I0708 18:53:41.788312 70469 quantization.cpp:270] Dynamic fixed point FC

I0708 18:53:41.788316 70469 quantization.cpp:271] weights: 

I0708 18:53:41.788317 70469 quantization.cpp:273] 16bit:        0.749022

I0708 18:53:41.788321 70469 quantization.cpp:273] 8bit:         0.749422

I0708 18:53:41.788326 70469 quantization.cpp:273] 4bit:         0.686141

I0708 18:53:41.788329 70469 quantization.cpp:275] Dynamic fixed point layer

I0708 18:53:41.788331 70469 quantization.cpp:276] activations:

I0708 18:53:41.788334 70469 quantization.cpp:278] 16bit:        0.0266003

I0708 18:53:41.788338 70469 quantization.cpp:281] Dynamic fixed point net:

I0708 18:53:41.788341 70469 quantization.cpp:282] 8bit CONV weights,

I0708 18:53:41.788344 70469 quantization.cpp:283] 8bit FC weights,

I0708 18:53:41.788347 70469 quantization.cpp:284] 0bit layer activations:

I0708 18:53:41.788349 70469 quantization.cpp:285] Accuracy: 0.001

I0708 18:53:41.788353 70469 quantization.cpp:286] Please fine-tune.

[ngal...@gmail.com]

After closer source inspection, I noticed negative numbers to the activation layer integer bit widths in the resulting quantized.prototxt. Re-running with verbose logging turned on, I noticed zero and negative numbers in the initial bit width scan, e.g. like this: 

11932:I0708 16:04:55.599607 70469 quantization.cpp:155] Layer res2b_branch2c, integer length input=4, integer length output=4, integer length parameters=-1

 

For a full list of the integer lengths, see here: 

https://gist.github.com/anonymous/219f169524f807a3aebbc716d70f2617

Is this a bug in Ristretto?

[ngal...@gmail.com]

And for what it's worth, here is the original .prototxt: 

https://gist.github.com/6aef923f66f4a5573c9df0e71ce6fc14

You can use the weights from here: https://onedrive.live.com/?authkey=%21AAFW2-FVoxeVRck&id=4006CBB8476FF777%2117887&cid=4006CBB8476FF777

[Philipp Gysel]

Hi Nico,

Thanks for pointing out this problem!

Some initial experiments show ResNet works well with dynamic fixed point parameters and activations for the fully connected layers.
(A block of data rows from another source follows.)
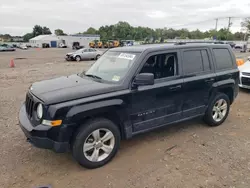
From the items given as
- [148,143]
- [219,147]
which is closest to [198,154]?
[219,147]

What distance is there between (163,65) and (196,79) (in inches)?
29.5

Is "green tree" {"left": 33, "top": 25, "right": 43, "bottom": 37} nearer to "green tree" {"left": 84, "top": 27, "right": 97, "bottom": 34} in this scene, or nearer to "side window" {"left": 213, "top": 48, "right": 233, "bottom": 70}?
"green tree" {"left": 84, "top": 27, "right": 97, "bottom": 34}

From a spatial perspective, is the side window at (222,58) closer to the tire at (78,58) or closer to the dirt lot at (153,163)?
the dirt lot at (153,163)

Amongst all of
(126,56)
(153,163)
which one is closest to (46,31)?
(126,56)

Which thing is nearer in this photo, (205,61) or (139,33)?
(205,61)

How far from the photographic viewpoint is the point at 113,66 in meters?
3.83

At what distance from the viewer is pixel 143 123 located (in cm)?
358

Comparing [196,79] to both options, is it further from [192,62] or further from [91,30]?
[91,30]

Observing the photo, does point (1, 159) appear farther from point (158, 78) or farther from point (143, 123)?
point (158, 78)

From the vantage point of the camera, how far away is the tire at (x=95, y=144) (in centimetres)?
302

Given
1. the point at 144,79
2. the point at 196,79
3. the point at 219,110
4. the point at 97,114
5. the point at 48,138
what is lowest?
the point at 219,110

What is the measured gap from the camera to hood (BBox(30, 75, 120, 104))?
116 inches

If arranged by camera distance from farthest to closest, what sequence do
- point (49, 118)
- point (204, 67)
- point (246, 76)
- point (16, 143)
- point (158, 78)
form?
point (246, 76) → point (204, 67) → point (16, 143) → point (158, 78) → point (49, 118)

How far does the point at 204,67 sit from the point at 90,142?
2683 mm
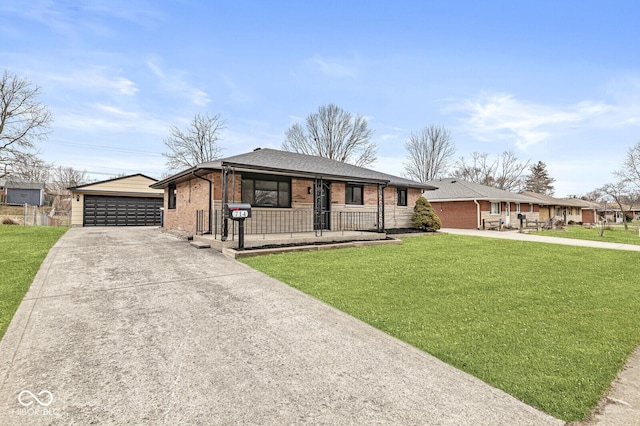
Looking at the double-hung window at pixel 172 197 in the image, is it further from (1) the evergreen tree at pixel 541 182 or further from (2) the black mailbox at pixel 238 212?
(1) the evergreen tree at pixel 541 182

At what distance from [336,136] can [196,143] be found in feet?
47.0

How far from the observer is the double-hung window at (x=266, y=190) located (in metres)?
10.6

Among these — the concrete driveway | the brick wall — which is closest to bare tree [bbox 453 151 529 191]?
the brick wall

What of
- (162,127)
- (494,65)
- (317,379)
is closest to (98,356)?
(317,379)

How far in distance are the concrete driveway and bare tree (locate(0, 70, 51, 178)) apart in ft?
70.3

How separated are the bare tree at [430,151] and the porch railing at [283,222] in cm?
2417

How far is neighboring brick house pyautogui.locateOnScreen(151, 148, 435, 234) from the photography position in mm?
10055

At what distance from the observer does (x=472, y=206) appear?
2048 cm

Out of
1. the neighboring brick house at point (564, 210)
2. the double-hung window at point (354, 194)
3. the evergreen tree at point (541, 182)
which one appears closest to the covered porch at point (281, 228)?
the double-hung window at point (354, 194)

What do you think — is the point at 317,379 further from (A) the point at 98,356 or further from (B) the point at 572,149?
(B) the point at 572,149

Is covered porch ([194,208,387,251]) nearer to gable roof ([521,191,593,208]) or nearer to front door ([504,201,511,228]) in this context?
front door ([504,201,511,228])

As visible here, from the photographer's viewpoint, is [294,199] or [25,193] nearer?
[294,199]

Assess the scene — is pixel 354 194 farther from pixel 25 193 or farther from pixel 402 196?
pixel 25 193

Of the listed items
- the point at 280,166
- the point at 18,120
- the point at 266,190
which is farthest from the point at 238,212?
the point at 18,120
However the convolutional layer activations in dynamic fixed point make the accuracy go down drastically. I'm still trying to find the reason for this. I assume the problem is the skip layer in the residual architecture. The quantization errors go directly to the next layers. I'll inform you once I know more.
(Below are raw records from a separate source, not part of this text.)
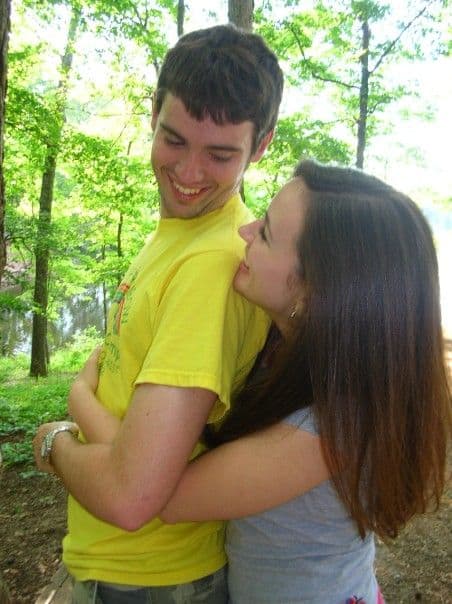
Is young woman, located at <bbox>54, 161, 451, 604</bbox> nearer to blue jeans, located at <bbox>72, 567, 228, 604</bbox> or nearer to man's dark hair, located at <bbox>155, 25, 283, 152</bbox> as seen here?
blue jeans, located at <bbox>72, 567, 228, 604</bbox>

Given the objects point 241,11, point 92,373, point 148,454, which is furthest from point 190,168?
point 241,11

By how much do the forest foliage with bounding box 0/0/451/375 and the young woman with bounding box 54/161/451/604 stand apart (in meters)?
9.07

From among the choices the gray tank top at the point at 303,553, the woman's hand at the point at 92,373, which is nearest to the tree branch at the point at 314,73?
the woman's hand at the point at 92,373

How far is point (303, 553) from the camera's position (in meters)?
1.43

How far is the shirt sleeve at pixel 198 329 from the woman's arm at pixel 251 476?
0.49 ft

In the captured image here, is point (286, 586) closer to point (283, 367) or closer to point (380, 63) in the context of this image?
point (283, 367)

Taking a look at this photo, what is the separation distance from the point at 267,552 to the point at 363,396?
54cm

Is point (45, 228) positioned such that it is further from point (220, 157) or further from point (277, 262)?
point (277, 262)

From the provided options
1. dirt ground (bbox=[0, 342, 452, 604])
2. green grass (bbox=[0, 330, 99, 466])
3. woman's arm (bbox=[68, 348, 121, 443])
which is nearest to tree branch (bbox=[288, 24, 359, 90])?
green grass (bbox=[0, 330, 99, 466])

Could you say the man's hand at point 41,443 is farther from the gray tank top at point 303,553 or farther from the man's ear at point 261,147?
the man's ear at point 261,147

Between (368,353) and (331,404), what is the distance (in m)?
0.16

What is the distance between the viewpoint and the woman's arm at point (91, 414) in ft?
4.79

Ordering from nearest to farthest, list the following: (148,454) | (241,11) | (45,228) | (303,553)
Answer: (148,454)
(303,553)
(241,11)
(45,228)

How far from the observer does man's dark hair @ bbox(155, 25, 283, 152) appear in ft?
5.11
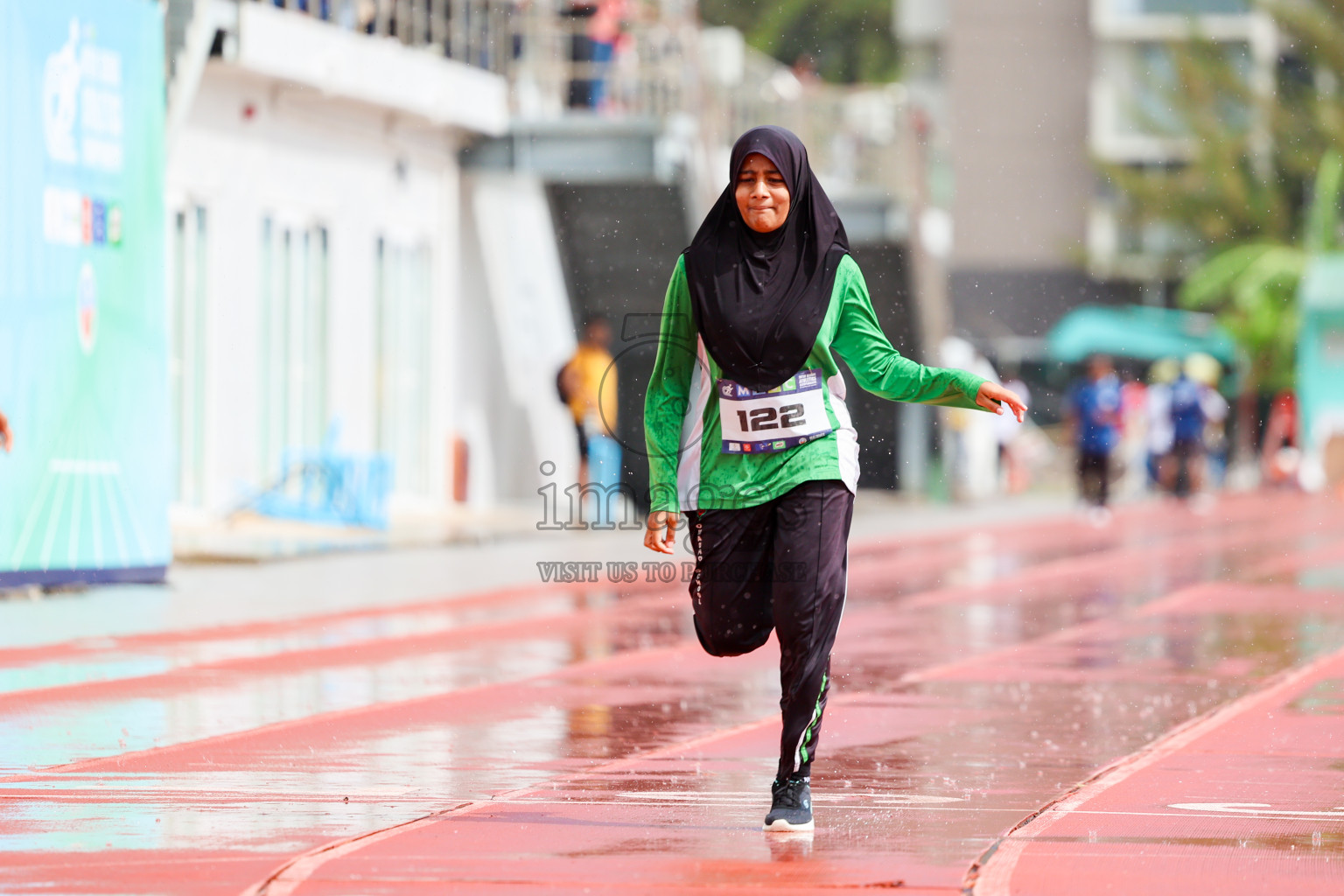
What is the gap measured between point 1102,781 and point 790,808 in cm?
164

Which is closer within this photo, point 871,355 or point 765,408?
point 765,408

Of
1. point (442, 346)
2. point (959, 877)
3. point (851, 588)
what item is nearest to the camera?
point (959, 877)

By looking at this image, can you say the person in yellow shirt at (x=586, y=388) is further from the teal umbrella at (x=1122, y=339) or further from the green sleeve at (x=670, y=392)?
the teal umbrella at (x=1122, y=339)

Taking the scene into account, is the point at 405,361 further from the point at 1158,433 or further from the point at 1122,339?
the point at 1122,339

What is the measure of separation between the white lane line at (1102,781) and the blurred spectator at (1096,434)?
58.7ft

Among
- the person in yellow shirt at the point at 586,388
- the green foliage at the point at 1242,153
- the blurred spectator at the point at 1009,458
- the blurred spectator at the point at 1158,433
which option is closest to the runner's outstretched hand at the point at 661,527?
the person in yellow shirt at the point at 586,388

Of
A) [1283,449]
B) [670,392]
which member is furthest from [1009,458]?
[670,392]

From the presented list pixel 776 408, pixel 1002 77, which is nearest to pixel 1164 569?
pixel 776 408

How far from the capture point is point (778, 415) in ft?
23.2

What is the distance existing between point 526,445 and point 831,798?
21.3 meters

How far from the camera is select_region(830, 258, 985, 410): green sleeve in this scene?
7148 mm

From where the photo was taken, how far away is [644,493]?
27984mm

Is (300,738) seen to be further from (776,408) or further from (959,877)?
(959,877)

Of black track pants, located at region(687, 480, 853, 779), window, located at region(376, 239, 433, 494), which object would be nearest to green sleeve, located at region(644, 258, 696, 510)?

If you want to simulate quantized parameters, but 32-bit floating point activations, you have to change the source code of the Ristretto tool in src/caffe/ristretto/quantization.cpp. The function Quantize2DynamicFixedPoint(.) chooses the number format (integer and fractional length) for each layer's activations and parameters. Then it finds suitable bit-widths by trial-and-error. EditNetDescriptionDynamicFixedPoint(.) changes the network description to have dynamic fixed point layers. The third function param indicates whether activations, parameters or both should be quantized. If you use commit f2d1f3, you will need to change line 249.

Also, I found a small bug in Ristretto. The tool assumes 16-bit dynamic fixed point always works, which is not the case for ResNet. I will make the necessary changes. That's why the final bit-width chosen for the activations is random. However, this bug does not affect the simulation dynamic fixed point activations (16-bit activations really lead to a net accuracy of 0.0266003).

[ngal...@gmail.com]

Hi Philipp, 

Thinking about this problem a bit more carefully, I'm wondering if the problem could related to the fact that, in a residual learning building block, the output of the non-quantized path (the skip connection) and the output of the quantized path (a stack of 2 or 3 convolutional layers) are added together. 

In terms of the paper, H(x) = F(x) + x, and the quantized version H_q(x) = F_q(x_q) + x. Note that in the last formula, the last term is x, not x_q.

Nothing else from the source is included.